Ruminations post-grad

Monday, October 03, 2005

well, another night, another moment avoiding Greek homework, which I will resume after posting this blog.

today I was convicted on some of the reasons why I love God. There's still so much of me that wants the value of my salvation to be centered around me. It's like the selfishness never ends. but I was reading the introduction of this book, and I was totally just pierced by the Holy Spirit. but it's good to be convicted like that. hard but good. I hope it will stay that way. May He expel all pride and selfish ambitions.

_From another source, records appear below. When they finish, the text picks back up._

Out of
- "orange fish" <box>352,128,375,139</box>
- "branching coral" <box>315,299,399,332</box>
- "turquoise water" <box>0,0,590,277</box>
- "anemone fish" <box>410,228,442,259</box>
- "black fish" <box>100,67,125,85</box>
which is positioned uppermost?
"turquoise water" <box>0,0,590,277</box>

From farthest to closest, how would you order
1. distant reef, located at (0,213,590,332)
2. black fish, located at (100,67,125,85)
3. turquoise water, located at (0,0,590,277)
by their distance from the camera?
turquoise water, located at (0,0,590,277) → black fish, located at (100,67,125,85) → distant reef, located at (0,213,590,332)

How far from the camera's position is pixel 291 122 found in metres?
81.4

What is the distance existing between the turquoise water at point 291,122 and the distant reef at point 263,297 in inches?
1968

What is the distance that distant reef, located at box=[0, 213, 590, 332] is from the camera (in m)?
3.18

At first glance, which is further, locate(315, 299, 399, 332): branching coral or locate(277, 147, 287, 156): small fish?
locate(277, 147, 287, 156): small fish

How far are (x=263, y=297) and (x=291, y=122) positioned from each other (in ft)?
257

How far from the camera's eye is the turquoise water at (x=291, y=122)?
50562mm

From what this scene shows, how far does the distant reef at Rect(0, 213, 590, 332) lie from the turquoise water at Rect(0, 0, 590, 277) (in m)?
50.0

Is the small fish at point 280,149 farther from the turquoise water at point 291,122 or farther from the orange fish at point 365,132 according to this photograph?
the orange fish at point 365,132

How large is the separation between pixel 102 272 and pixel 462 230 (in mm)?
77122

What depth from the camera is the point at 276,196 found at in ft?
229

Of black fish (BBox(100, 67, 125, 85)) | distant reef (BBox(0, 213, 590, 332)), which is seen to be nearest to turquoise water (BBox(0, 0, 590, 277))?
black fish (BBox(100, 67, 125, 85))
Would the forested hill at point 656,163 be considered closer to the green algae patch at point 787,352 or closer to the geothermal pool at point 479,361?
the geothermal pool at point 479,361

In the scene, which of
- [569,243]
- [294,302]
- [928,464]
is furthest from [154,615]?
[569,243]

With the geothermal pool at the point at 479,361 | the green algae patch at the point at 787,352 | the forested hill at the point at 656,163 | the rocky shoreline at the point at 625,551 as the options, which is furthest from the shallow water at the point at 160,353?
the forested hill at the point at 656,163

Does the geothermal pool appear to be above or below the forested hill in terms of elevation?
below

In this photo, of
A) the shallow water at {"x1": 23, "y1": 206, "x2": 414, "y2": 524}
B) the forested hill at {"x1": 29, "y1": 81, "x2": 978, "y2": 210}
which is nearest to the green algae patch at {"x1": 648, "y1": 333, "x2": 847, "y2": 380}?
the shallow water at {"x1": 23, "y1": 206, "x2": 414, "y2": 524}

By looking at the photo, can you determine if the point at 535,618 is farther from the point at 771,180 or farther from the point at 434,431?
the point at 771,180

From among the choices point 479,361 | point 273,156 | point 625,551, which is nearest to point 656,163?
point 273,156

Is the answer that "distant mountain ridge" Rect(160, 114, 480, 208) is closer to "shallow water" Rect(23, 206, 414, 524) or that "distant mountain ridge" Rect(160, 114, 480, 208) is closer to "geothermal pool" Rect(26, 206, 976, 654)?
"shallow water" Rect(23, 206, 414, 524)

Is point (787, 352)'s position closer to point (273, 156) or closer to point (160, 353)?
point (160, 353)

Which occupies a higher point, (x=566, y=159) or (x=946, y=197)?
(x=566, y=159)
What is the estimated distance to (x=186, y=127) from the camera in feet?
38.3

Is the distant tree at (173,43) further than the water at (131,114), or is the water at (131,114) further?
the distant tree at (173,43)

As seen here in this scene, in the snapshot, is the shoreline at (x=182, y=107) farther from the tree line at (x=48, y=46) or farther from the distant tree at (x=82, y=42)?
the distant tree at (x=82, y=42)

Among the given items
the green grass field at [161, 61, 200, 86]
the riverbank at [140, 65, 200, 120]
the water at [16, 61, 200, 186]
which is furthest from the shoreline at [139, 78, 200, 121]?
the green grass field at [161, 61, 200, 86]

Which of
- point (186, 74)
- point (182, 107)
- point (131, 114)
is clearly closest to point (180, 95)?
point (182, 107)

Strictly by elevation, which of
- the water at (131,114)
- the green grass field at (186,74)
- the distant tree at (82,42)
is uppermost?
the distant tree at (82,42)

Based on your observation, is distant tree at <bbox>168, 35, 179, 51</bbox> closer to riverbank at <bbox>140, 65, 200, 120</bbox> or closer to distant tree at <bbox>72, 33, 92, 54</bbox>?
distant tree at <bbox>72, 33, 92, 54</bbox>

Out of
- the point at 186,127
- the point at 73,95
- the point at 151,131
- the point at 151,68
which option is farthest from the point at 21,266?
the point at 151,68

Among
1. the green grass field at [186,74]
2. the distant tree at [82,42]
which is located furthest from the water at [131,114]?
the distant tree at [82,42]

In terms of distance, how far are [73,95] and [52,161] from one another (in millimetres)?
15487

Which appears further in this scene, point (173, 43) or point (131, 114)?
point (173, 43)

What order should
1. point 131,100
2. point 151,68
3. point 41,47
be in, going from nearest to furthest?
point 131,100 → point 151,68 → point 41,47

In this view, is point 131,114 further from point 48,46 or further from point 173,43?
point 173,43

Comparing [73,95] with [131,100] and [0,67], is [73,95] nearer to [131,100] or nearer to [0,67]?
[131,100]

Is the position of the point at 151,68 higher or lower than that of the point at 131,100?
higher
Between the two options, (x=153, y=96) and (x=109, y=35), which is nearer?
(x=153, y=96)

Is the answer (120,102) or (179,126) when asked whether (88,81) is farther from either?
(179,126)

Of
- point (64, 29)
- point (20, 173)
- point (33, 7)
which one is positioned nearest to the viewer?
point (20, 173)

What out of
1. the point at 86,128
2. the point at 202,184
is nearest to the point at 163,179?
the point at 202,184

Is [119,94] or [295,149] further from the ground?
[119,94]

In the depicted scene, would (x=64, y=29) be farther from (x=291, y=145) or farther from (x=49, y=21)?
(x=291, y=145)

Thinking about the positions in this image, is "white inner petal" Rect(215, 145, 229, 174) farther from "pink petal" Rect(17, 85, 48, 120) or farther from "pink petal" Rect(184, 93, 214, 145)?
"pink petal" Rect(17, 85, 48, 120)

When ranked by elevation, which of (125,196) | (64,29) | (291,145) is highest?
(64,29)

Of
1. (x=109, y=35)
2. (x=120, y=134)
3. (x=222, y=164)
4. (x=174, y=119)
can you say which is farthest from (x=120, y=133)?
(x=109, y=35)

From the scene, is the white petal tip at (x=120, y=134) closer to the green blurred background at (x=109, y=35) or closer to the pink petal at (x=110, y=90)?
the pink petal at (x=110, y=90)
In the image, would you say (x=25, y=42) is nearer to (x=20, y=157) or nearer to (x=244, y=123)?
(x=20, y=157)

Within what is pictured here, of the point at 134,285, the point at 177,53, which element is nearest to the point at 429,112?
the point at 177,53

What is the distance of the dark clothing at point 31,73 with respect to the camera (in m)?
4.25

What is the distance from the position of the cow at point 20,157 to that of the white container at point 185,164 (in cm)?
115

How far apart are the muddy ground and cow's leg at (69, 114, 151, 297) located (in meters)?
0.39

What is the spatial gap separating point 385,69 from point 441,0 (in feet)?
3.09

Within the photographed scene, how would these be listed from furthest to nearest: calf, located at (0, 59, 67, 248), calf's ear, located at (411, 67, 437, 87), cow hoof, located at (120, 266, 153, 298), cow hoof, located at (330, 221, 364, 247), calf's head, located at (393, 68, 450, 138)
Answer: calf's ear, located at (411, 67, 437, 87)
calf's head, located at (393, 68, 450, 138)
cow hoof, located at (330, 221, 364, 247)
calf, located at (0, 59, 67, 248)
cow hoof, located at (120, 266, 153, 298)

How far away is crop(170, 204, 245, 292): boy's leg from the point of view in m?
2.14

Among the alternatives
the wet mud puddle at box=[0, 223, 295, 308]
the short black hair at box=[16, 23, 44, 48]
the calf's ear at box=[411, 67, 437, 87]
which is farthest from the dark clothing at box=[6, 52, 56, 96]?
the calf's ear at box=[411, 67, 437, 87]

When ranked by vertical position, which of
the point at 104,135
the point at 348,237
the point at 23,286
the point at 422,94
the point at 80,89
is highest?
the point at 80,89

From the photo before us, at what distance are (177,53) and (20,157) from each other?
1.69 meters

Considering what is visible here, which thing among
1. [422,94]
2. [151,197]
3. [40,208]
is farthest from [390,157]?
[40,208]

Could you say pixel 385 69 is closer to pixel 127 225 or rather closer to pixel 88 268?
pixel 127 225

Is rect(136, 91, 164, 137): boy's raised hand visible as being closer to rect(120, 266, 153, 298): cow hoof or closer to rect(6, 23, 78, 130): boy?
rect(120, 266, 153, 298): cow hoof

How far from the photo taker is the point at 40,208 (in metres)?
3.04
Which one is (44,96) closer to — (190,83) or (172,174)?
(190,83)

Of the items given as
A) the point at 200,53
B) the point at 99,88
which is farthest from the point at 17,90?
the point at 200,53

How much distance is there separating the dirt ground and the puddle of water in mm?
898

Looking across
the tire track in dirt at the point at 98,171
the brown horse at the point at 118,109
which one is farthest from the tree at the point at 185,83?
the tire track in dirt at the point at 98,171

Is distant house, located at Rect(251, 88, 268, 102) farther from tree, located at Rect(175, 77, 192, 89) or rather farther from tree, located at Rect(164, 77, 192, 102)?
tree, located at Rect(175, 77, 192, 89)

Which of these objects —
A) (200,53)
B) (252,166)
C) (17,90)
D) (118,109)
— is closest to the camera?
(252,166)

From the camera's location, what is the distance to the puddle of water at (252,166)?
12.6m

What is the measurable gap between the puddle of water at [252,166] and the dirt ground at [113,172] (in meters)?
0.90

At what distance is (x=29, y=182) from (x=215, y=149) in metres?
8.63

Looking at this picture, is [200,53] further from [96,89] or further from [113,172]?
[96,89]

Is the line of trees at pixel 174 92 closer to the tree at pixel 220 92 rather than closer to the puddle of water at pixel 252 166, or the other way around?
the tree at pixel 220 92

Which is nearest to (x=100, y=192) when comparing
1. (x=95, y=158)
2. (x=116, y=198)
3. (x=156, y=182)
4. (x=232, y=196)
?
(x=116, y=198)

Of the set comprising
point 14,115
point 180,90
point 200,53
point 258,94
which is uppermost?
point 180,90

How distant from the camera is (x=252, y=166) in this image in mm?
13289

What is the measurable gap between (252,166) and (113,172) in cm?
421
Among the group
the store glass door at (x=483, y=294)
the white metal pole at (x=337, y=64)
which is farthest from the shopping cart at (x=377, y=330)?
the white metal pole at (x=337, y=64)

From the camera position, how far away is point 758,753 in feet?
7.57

I was also encouraged, because God used me (again) when I was completely unprepared (all the more for His glory). So, yeah...it's exciting for God to fulfill His purpose in me. He uses the foolish to shame the wise, and the stink if I'm not foolish. I'm completely blessed to be living among the community of believers I live among. and it's exciting to see the knowledge of what joy it is to glorify Him in the hearts of younger believers. it's nights like this where I am absolutely positive that I could do this my whole life. I really want to. I want to invest in women for the glory of God. It's so funny how the more you focus on loving God and less on what to do to please God, the clearer your vision gets on how to glorify Him. and I think that's because the relationship is what makes glorifying Him possible. You can't do first. You have to love first. It's a simple concept that is really hard to grasp. I already know I'm going to have to relearn it a million times in my life, but I'm ok with that because I like learning things from God. He's a good teacher.